Jalalabad, Beritasatu.com- Puluhan orang termasuk anak-anak terluka pada Senin (19/8) setelah serangkaian ledakan mengguncang kota Jalalabad di Afghanistan timur. Perayaan hari kemerdekaan Afghanistan dirusak oleh pertumpahan darah serangan bom.

Pihak berwenang mengatakan sebanyak 10 ledakan dilaporkan terjadi di dalam dan sekitar kota di provinsi Nangarhar dan jumlah korban meningkat ketika hari berlalu.

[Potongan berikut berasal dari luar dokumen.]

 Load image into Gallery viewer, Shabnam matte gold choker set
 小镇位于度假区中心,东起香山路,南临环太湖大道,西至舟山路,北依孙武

"Ledakan itu disebabkan oleh peledak rakitan di berbagai bagian kota dan ketika kelompok orang merayakan hari kemerdekaan," kata juru bicara gubernur Nangarhar Attaullah Khogyani, merujuk pada bahan peledak improvisasi.

Menurut Khogyani, setidaknya ada 52 orang terluka akibat ledakan.  Jalalabad adalah tempat serangan bom yang sering terjadi, dan daerah sekitarnya adalah rumah bagi para pejuang Taliban dan afiliasi lokal kelompok Negara Islam itu.

Sementara Zaher Adel, juru bicara rumah sakit setempat, mengatakan 66 orang yang terluka telah dibawa masuk. Seorang koresponden AFP melihat anak-anak di antara para korban.

Perayaan 19 Agustus tahun 2019 menandai 100 tahun kemerdekaan Afghanistan dari jajahan Inggris.

Hari itu seharusnya menjadi salah satu kebanggaan nasional dan persatuan, tetapi dibayangi oleh serangan bunuh diri milisi Negara Islam di Irak dan Suriah (ISIS) pada Sabtu di aula pernikahan Kabul yang ramai yang menewaskan sedikitnya 63 orang.

Di Kabul, penduduk setempat turun ke jalan untuk mengibarkan bendera Afghanistan hitam-merah-dan-hijau. Tetapi beberapa acara publik untuk memperingati tanggal itu dibatalkan ketika Kabul berkabung dan karena kekhawatiran akan serangan baru.

"Kami menunda perayaan untuk menghormati para korban, tetapi kami pasti akan membalas dendam. Kami akan membalaskan darah rakyat kami, setiap tetesnya," seru Presiden Afghanistan Ashraf Ghani.